OBJETIVOS
1) Según el texto sobre los Amish, ¿por qué se asentaron en la zona a principios de 1700 los inmigrantes alemanes de los que descienden? Responde en una o dos oraciones.
2) Indica si cada afirmación coincide con el texto sobre los Amish, respondiendo sí o no y citando las palabras que lo deciden: (a) la región está a un par de horas de Washington; (b) los Amish llaman "English" a cualquier forastero; (c) la comunidad Amish de esta zona es la más reciente de Estados Unidos.

TEXTO DE LECTURA
★ ★ ★ ★ ★ ★ ★
Además, en muchas ocasiones, el cine te presenta historias que se desarrollan en ambientes extraordinarios y es la propia película la que te anima a ir conocerlos si la ocasión se presenta. Eso me pasó cuando fui al condado de Lancaster, Pennsylvania, a ver a los Amish, esa secta de cristianos anabaptistas que en su versión más conservadora rechaza los avances de la civilización, incluidos los coches, la electricidad o el riego automático y mantiene sus modos de vida sencilla.

Es una preciosa región a un par de horas de Washington, casi completamente rural, con extensas praderas, y cuidadas granjas salpicadas de esos graneros de color rojizo que tanto me gustan. Pero hay muchas zonas así en Estados Unidos. Lo especial aquí es la presencia de estos anacrónicos descendientes de inmigrantes alemanes que se asentaron en la zona a principios de 1700 atraídos por la libertad de cultos establecida por el cuáquero William Penn, el fundador de lo que sería la Provincia de Pennsylvania. Y resulta que ya sabíamos casi todo de ellos gracias a la película “Unico testigo”, de Peter Weir (título original “Witness”), con unos guapísimos Harrison Ford y Kelly McGuilis como protagonistas.

Apenas abandonas la carretera principal y te metes por las carreteritas locales te sientes como si estuvieras dentro de la película y los ves trabajando la tierra o volando cometas con sus proles de hijos, conduciendo los “buggies”, esos carromatos tirados por caballos, o vendiendo sus productos en el mercado en pueblos con nombres tan evocadores como Paradise (Paraíso), Bird-in-Hand (Pájaro en mano) o Intercourse (Trato). Gente de otra época, ellos con largas barbas y pantalones de tirantes; ellas, con vestidos hasta los tobillos y gorritos que les recogen el pelo, que tienen un idioma particular, para quienes cualquier forastero es llamado “English” y que forman en esta zona la comunidad más antigua y numerosa en los Estados Unidos, alcanzando el número de 30.000.
★ ★ ★ ★ ★ ★ ★
FRAGMENTO FUENTE

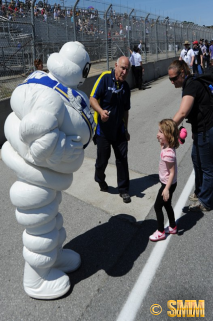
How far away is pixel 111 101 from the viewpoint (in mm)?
4332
★ ★ ★ ★ ★ ★ ★
SOLUCIONES POR TAREA
1) Se asentaron allí atraídos por la libertad de cultos que había establecido el cuáquero William Penn, fundador de lo que sería la Provincia de Pennsylvania.

2)
(a) Sí: "a un par de horas de Washington".
(b) Sí: "para quienes cualquier forastero es llamado “English”".
(c) No: "la comunidad más antigua y numerosa en los Estados Unidos".